Rumahku di Kelilingi Bambu Kuning
Ketertarikanku pada bambu kuning mungkin levelnya di atas rata-rata: boleh dikata fanatik. Alasan utamanya, saya suka kerindangan, rumah terlihat asri. Kadang menimbulkan debat cukup seru dengan istri. Menurut istri, bambu kuning menyeramkan. Saat malam kalau ada angin suaranya seolah mengintimidasi, dan terkesan misterius.Â
Namun istri akhirnya mengalah, karena kebersihan halaman dan sekitarnya saya yang terlibat langsung. Alias petugas kebersihan lingkungan. Selain itu banyak rekan kerja istri yang main ke rumah tertarik dan minta bibit bambu kuning. Dari hal itulah akhirnya mengubah pandangan istri terkait bambu kuning.Â
Setiap sudut di sekitaran rumah saya tanami bambu kuning. Apalagi tanamn ini begitu cepat bertunas jika musim hujan. Dan saat dewasa bermanfaat sebagai tanaman peneduh.Â
Pada musim kemarau terasa nyaman, bersantai sambil baca buku, atau hanya sekedar ngopi di bawah rindang bambu kuning. Banyak tulisan di Kompasiana lahir dari aktivitas "nyantai". Bisa jadi didorong pikiran rileks dan terbuka, saat hembusan angin, dan suara cericit burung menemani proses berfikir.

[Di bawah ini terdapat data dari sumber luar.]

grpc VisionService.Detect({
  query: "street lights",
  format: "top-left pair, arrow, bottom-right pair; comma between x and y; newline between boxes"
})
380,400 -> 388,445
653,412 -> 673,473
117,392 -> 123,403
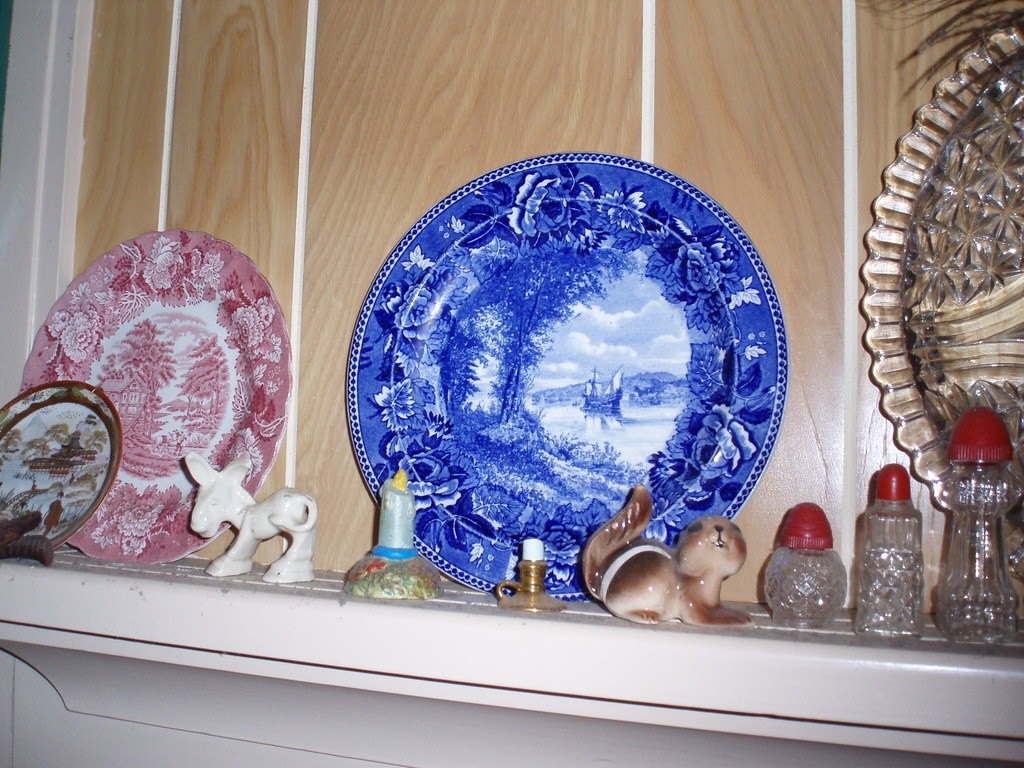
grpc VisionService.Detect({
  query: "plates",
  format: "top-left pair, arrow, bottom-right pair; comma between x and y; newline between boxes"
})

Menanam rumput bambu juga bermanfaat bagi spesies lain. Terutama burung: tempat  membangun sarang, mencari serangga atau sekedar berteduh pada siang atau malam hari. Yang sering bersarang adalah burung emprit peking (Lonchura punctulata) dan emprit jawa (Lonchura leugastroides). Selain itu burung prenjak, sirpu, pentet jawa, kedasih dan juga cucak sering hinggap.

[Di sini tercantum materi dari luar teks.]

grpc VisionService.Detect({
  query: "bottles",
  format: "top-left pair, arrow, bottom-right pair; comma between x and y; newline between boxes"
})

Kadang saat malam muncul ular hijau, ular gadung (Ahaetulla prasina)Â yang tidak berbahaya bagi manusia, namun sangat berbahaya bagi burung. Ular tersebut ingin memangsa telur atau burung yang tidur.Â
Sebagai salah satu spesies Sapiens, pastinya menimbulkan dilema ekologis tersendiri. Apakah memihak burung dengan mengusir ular tersebut? atau membiarkan ular tersebut memangsa burung? sebagaimana alaminya.
Dalam rantai makanan, ular memang memangsa burung untuk kelangsungan hidupnya. Sampai saat ini belum ada jenis ular yang berkategori vegetarian: makan kangkung misalnya. Namun jika melihat kelucuan burung maka hati kecil akan berpihak ke burung dan mengusir ular.Â
Ular secara umum menimbulkan kengerian pada sebagian besar manusia spesies sapiens. Kenapa manusia lebih simpatik terhadap burung dibanding ular? secara ekologis peran ular dan burung sama di ekosistem.Â
Apa karena tampilannya yang kurang kharismatik? jangan-jangan itu masalahnya. Wah ini adalah rasisme di bidang ekologis. Pada akhirnya saya benar-benar mengusir ular dan memihak burung. Saya merasa seolah merampas acara makan malam ular, tapi sekaligus sebagai pelindung spesies burung.
Budidaya Mudah
Menurutku membudidayakan bambu kuning dengan stek pada cabang adalah yang termudah. Batang indukan bisa menghasilkan sekitaran 50-75 bibit. Caranya mudah, siapkan media tanam (polybag) isi dengan tanah yang tidak terlalu gembur. Atau isi polybag dengan tanah sembarang pun bisa hidup asalkan saat menyemai harus sering disiram.Â
Ambil cabang yang sudah cukup keras, lalu potong di bawah ruasnya dengan gunting pohon. Lalu tancapkan ke polybag tempat budidaya. Sirami setiap hari. Kalau musim hujan tidak perlu.Â
Sebulan kemudian akan muncul tunas. Dua bulan kemudian bisa dipindah mau ditanam di pot atau ditanam di tanah. Setahun kemudian sudah menjadi rimbunan. Dua tahun kemudian bisa menjadi belukar indah yang membuat kesegaran untuk bersantai.
Karena saya punya pohon indukan maka saya perbanyak dengan stek. Dari awal saya niatkan sebagai oleh-oleh. Dan memang betul, teman yang main ke rumah terkadang tertarik dan pulang membawa satu atau dua bibit. Selama pandemi karena banyak waktu luang, saya melakukan pembibitan kurang lebih 150 bibit.Â
Dan sekarang tinggal tersisa 25-an. Artinya sudah tersebar 125 bibit. Kalau yang tumbuh 90% maka ada rerimbunan berjumlah 113 yang tersebar di berbagai lokasi. Â
Ada juga masyarakat yang minta rebungnya untuk obat. Terutama obat sakit lambung akut. Banyak cerita, rebung bambu kuning sangat ampuh mengobati penyakit tersebut. Zat saponin dan flavonoida yang ada di daun, batang sampai akarnya adalah zat anti oksidan. Mungkin itu salah satu sebab keampuhan bambu kuning.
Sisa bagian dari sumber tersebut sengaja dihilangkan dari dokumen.